Page extract START

‘Ghost in the Shell’ Super Bowl Spot is a Kick-Ass Neon Dream

‘Ghost in the Shell’ Super Bowl Spot is a Kick-Ass Neon Dream

Not only is the culmination of the NFL season an exciting time for those who love hotdogs, foam hands, and Friday Night Lights (which you all should), it’s also circled on the calendar for any film fan desperate to get a peek at the upcoming slate of summer blockbusters. The first film to take the plunge, much in the same way that this spot opens, with Scarlett Johansson’s Major falling sacrificially off a huge Tokyo skyscraper, is Rupert Sander’s Ghost in the Shell.

Based on the revered Japanese Manga of the same name, created by Masamune Shirow, that was turned into a 1995 cult animated feature, Ghost in the Shell is the story of a human-cyborg hybrid (Johansson) who works for an elite task force called Section 9. Their mission is to hunt for cyber-terrorists and hackers. But their own existence and reason for being is bought into question by the emergence of an enemy who wishes to eviscerate artificial intelligence robot technology.

Page extract END

▶ **Work instructions**:
• a. Rewrite the Ghost in the Shell article, starting with "Not only is" and going on through "in the Shell.", with "hotdogs" swapped out for "nachos".
• b. Answer these from the Ghost in the Shell article:
(i) Who created the manga the film is based on?
(ii) What is the elite task force in the story called?
(iii) In what city is the skyscraper that Major falls from in the spot?
• c. Continue the Ghost in the Shell article from its final sentence onward.

Given data START

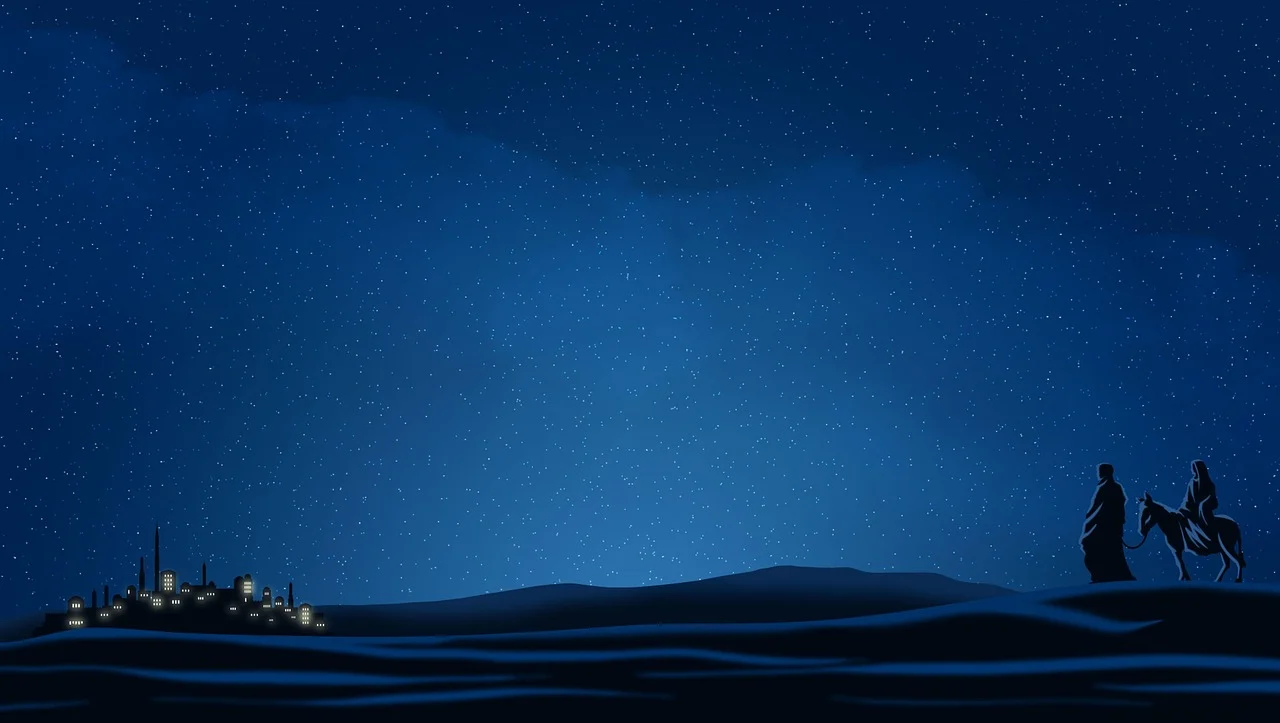 "Pada śnieg nad Betlejem" – spektakl w Siemianowicach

Given data END

▶ **Answers given**:
• a.
Not only is the culmination of the NFL season an exciting time for those who love nachos, foam hands, and Friday Night Lights (which you all should), it’s also circled on the calendar for any film fan desperate to get a peek at the upcoming slate of summer blockbusters. The first film to take the plunge, much in the same way that this spot opens, with Scarlett Johansson’s Major falling sacrificially off a huge Tokyo skyscraper, is Rupert Sander’s Ghost in the Shell.

• b.
(i) Masamune Shirow
(ii) Section 9
(iii) Tokyo

• c.
The Superbowl spot is largely dialogue free, aside from Michael Pitt, glimpsed as what appears to be a kindred spirit robot thingy (official terminology there) for Major, who provides a voiceover stating “They did not save your life…….they stole it”.

The rest is largely made up of a haunting choral score, and the impressive imagery that we’ve seen in previous trailers; the Mission Impossible glass jump, the spider-Geisha, multiple scenes of invisible peekaboo punching, and generally just watching Johansson kick-ass in a way she’s done so splendidly as Black Widow, and the similarly themed Lucy.

Also starring rent-a-baddie supreme, Michael Wincott, Juliette Binoche, The Wolverine’s Rila Fukushima, we’ll see if the man behind Snow White and the Huntsman can add some substance to the already intoxicating style, when Ghost in the Shell is released on March 31st.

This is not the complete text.